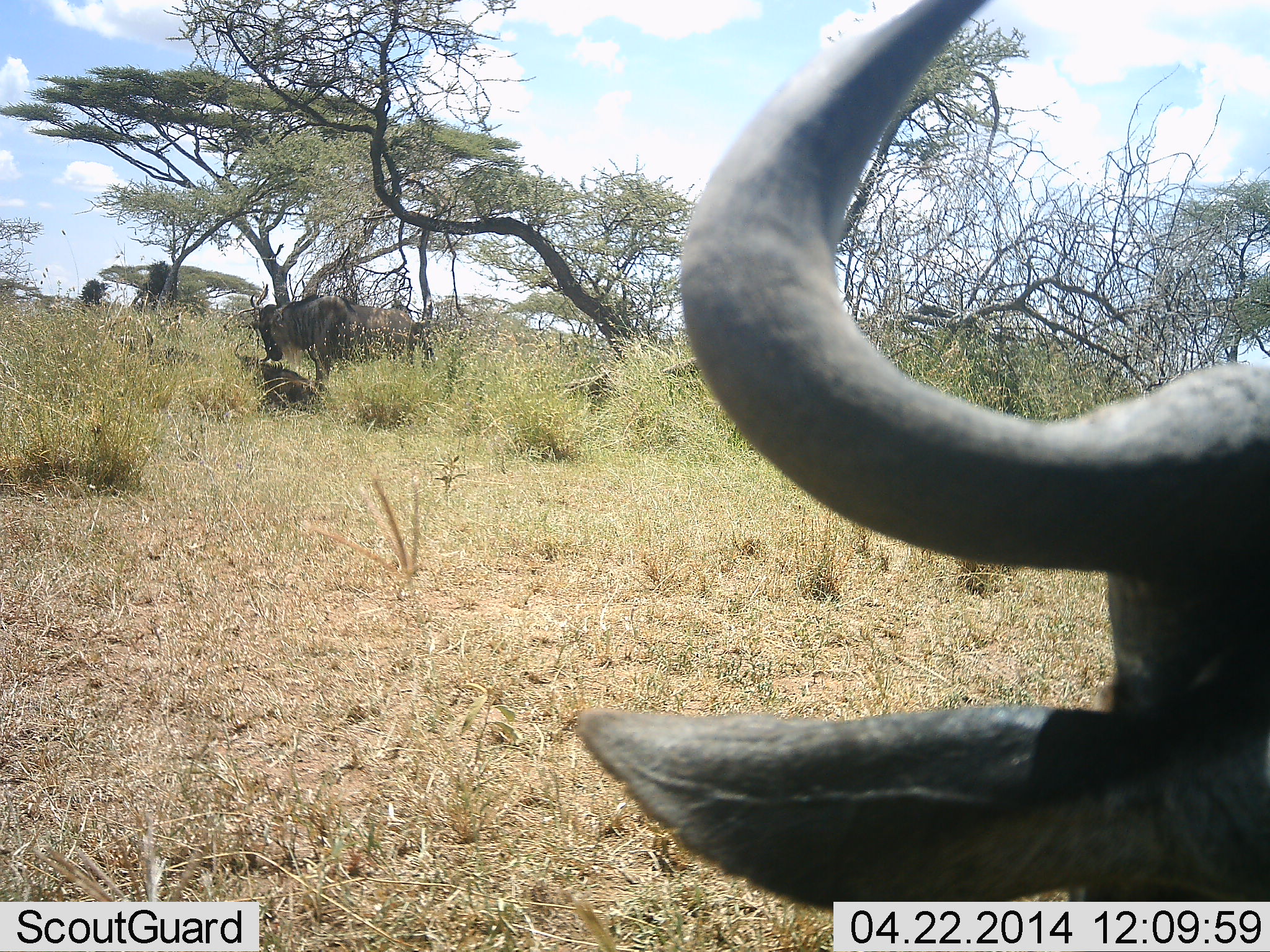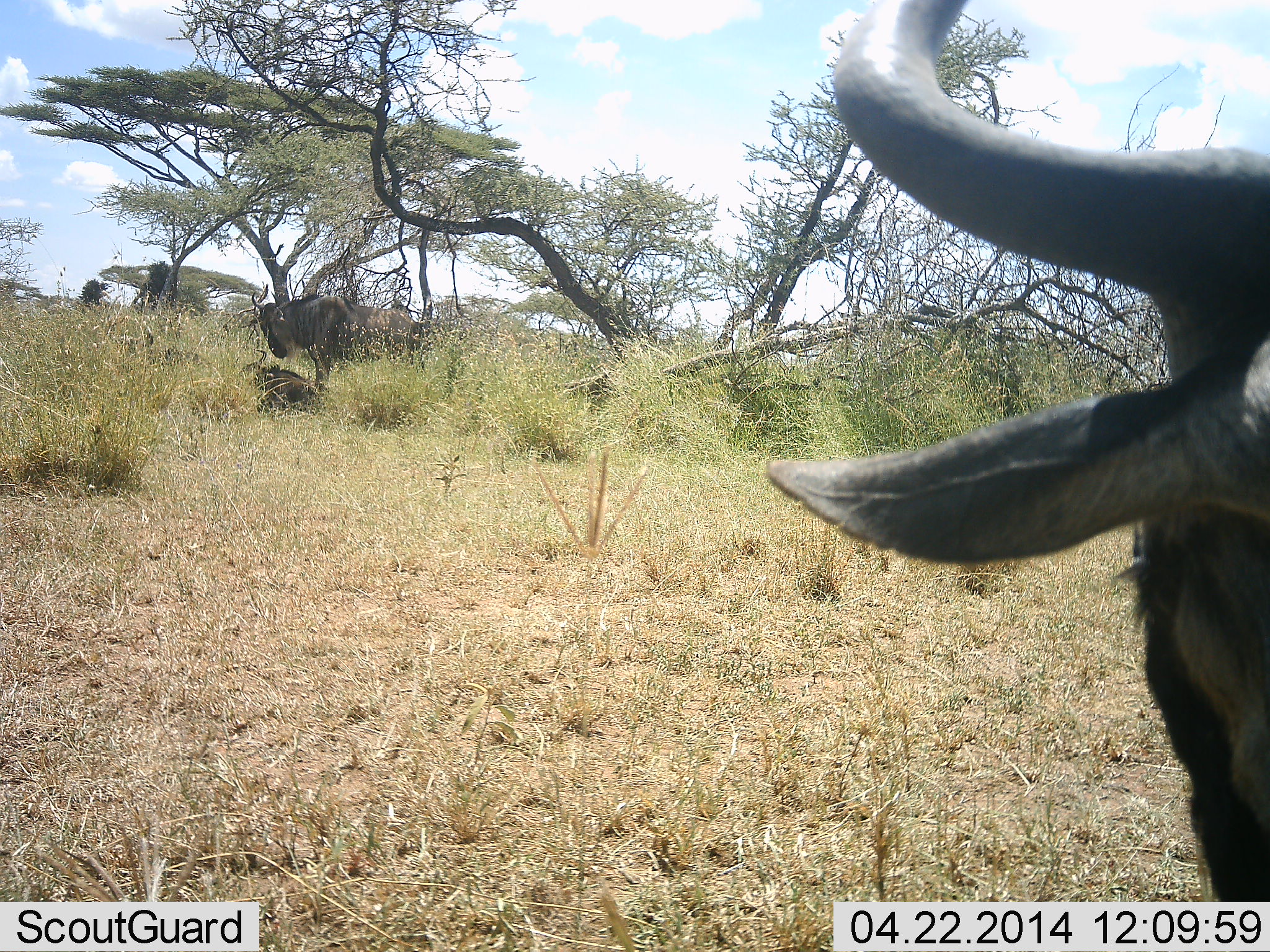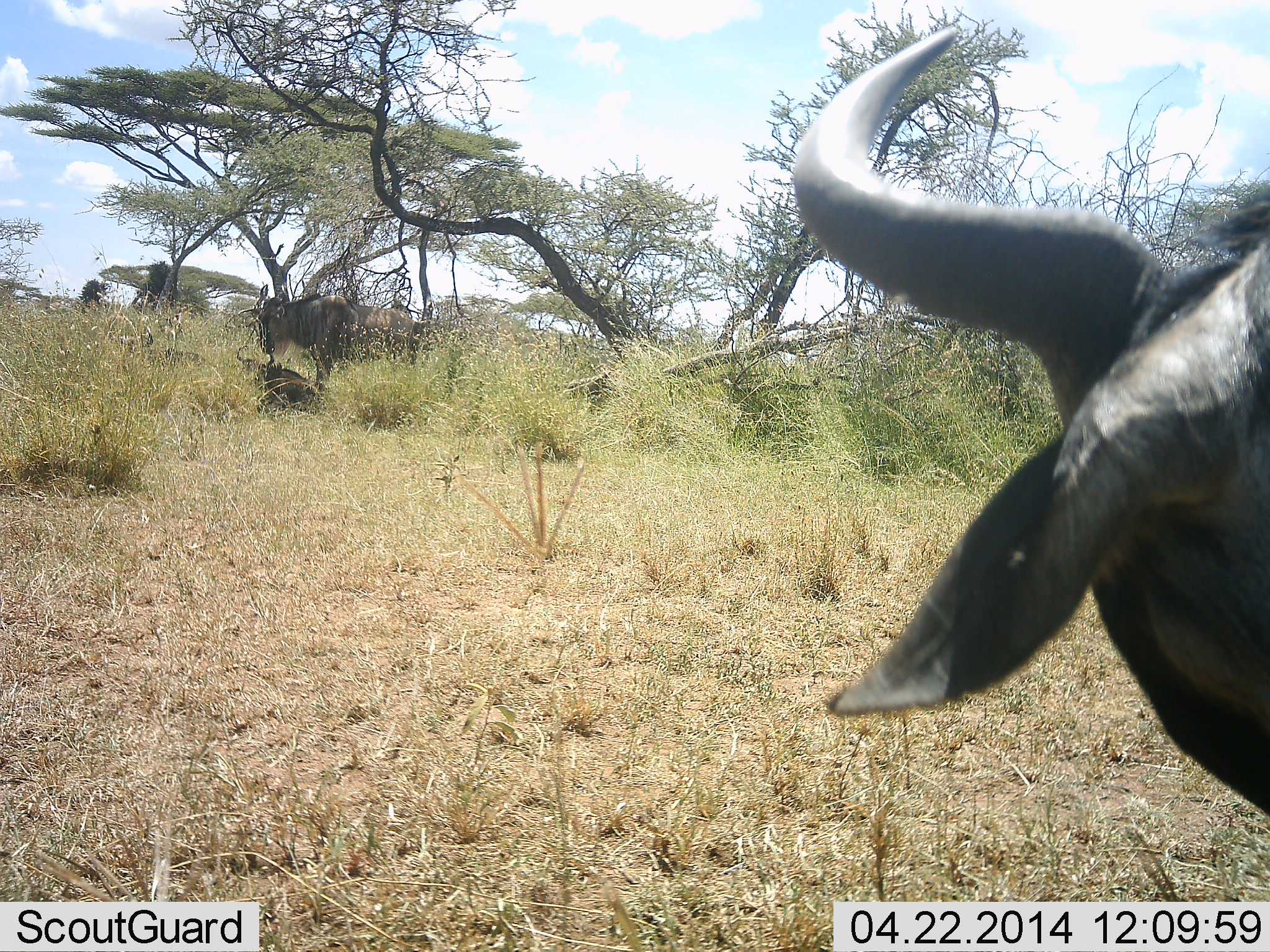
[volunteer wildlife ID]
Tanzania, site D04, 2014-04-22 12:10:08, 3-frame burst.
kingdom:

==

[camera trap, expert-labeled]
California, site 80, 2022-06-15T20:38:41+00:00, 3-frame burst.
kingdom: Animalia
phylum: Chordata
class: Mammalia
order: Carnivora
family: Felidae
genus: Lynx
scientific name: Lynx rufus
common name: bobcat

**Brief:**
Could you copy every line from the records that has "site" in it?

**Answer to this problem:**
Tanzania, site D04, 2014-04-22 12:10:08, 3-frame burst.
California, site 80, 2022-06-15T20:38:41+00:00, 3-frame burst.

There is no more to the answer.